INSTRUCTION.
Return every one of the records below word for word, leaving out the pictures.
^^^^^^^^
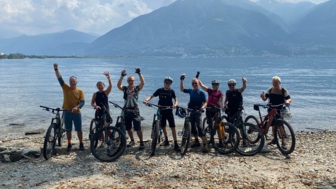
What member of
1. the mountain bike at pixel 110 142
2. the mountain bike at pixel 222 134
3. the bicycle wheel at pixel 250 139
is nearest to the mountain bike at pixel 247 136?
the bicycle wheel at pixel 250 139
^^^^^^^^
WRITTEN REPLY.
What member of
1. the mountain bike at pixel 110 142
2. the mountain bike at pixel 222 134
3. the bicycle wheel at pixel 250 139
is nearest to the mountain bike at pixel 247 136?
the bicycle wheel at pixel 250 139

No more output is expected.